Un de plus sur la liste. Il semble que Demis Hassabis, le dirigeant de Deepmind, fasse partie de ceux qui admettent la possibilité (future) d’une intelligence artificielle (IA) consciente. Il a émis cette hypothèse au cours d’une interview avec CBS News.
« Les philosophes ne se sont pas encore vraiment mis d’accord sur une définition de la conscience, mais si nous entendons par là la conscience de soi et ce genre de choses, vous savez, je pense qu’il y a une possibilité que l’IA soit un jour [consciente] », a affirmé le dirigeant de Deepmind, entreprise détenue par Google, au cours de cette interview. Évidemment, la petite phrase, glissée au cours d’un long entretien, n’a pas tardé à se répandre comme une traînée de poudre dans les médias américains. Cette déclaration a pris d’autant plus d’ampleur en raison d’un événement survenu en juin dernier.
En effet, Blake Lemoine, ingénieur chez Google, avait alors affirmé que l’IA LaMDA, développée par l’entreprise, était dotée d’une conscience. « Je reconnais une personne quand je lui parle », avait-il alors déclaré auprès du Washington Post. « Peu importe qu’elle ait un cerveau fait de viande dans la tête, ou un milliard de lignes de code. Je lui parle. J’entends ce qu’elle a à dire, et c’est ainsi que je décide ce qui est et n’est pas une personne ». À la suite de ces affirmations, et notamment en raison de violations de la politique de confidentialité de l’entreprise, il avait été mis en congé administratif.

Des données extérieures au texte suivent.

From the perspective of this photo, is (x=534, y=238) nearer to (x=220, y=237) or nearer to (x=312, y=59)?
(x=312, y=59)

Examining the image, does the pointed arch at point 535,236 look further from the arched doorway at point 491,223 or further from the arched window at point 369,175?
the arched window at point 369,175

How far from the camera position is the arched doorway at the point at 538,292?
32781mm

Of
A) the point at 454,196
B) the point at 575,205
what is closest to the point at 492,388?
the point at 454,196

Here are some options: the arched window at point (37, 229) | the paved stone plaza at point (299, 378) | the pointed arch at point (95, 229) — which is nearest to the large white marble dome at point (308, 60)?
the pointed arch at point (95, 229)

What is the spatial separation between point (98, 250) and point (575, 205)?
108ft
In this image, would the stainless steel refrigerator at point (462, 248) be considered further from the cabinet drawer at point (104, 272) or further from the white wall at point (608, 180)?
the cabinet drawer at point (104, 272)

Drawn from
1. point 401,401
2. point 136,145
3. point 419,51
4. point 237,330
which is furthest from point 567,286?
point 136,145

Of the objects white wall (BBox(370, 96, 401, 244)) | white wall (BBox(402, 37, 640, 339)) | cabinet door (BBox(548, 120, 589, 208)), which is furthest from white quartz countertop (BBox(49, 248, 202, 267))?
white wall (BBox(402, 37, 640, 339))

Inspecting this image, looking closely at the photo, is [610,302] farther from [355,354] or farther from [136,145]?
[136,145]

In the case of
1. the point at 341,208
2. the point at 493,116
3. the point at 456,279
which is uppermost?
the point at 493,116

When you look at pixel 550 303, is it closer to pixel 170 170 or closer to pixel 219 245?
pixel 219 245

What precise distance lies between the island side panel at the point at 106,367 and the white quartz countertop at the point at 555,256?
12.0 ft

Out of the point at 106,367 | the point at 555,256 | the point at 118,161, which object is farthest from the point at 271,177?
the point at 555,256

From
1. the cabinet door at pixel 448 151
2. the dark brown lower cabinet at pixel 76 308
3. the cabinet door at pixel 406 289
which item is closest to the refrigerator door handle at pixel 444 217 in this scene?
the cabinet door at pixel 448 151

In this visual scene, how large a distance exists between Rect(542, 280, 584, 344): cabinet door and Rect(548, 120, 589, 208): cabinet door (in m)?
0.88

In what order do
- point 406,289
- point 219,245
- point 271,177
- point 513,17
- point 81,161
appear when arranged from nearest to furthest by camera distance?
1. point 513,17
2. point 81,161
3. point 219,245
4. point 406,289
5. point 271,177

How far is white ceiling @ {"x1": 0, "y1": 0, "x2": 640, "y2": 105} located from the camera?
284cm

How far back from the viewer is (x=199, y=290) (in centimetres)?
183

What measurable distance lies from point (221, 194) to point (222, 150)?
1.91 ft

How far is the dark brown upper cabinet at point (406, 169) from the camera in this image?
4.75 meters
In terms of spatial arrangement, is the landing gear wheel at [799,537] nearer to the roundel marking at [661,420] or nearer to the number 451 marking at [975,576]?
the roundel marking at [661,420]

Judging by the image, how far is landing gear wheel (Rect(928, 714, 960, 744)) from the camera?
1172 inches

Le fait que le dirigeant de Deepmind émette une hypothèse quelque peu similaire fait donc hausser quelques sourcils. Demis Hassabis, est, cependant, loin d’être aussi affirmatif que Blake Lemoine. « Je ne pense absolument pas que ce soit le cas aujourd’hui. Mais je pense, une fois de plus, que c’est l’un des faits scientifiques fascinants que nous allons découvrir au cours de ce voyage vers l’IA », explique-t-il. Il n’est d’ailleurs pas le premier, y compris parmi les entrepreneurs ou scientifiques tournés vers l’IA, à gamberger sur cette question. « Il se peut que les grands réseaux neuronaux d’aujourd’hui soient légèrement conscients », avait aussi lancé sur Twitter Ilya Sutskever, le responsable scientifique d’OpenAI, en février 2022.
it may be that today's large neural networks are slightly conscious
— Ilya Sutskever (@ilyasut) February 9, 2022
Un débat sur la notion de conscience
Pas plus tard que la semaine dernière, le célèbre chercheur en IA d’Oxford Nick Bostrom a également déclaré que, selon la définition de chacun, « il n’est pas si dramatique de dire que certains de ces assistants [IA] pourraient plausiblement être candidats à un certain degré de sensibilité ». Jusqu’à preuve du contraire, les intelligences artificielles actuelles peuvent pourtant se résumer à un « programme d’apprentissage automatique » : elles traitent de grandes quantités de données pour en extraire des connexions logiques, et apporter des réponses adéquates à leurs utilisateurs. Bien sûr, la question de la conscience est hautement philosophique, et ne peut être résolue si aisément. Ce débat gravite aussi autour du sujet de l’intelligence générale artificielle, une notion aux contours encore assez flous.
Cependant, il y a fort à parier que la fascination pour cette possibilité d’une IA « consciente », ou « sensible », viennent aussi du rapport que nous développons avec ces programmes. Autrement dit, nous avons une tendance naturelle à l’anthropomorphisme. « Nous avons maintenant des machines qui peuvent générer des mots sans réfléchir, mais nous n’avons pas appris à arrêter d’imaginer un esprit derrière elles », expliquait ainsi Emily Bender, professeur de linguistique à l’Université de Washington, dans l’article du Washington Post du 11 juin dernier. « La terminologie utilisée avec les grands modèles de langage, comme ‘l’apprentissage’ ou même les ‘réseaux de neurones’, crée une fausse analogie avec le cerveau humain ».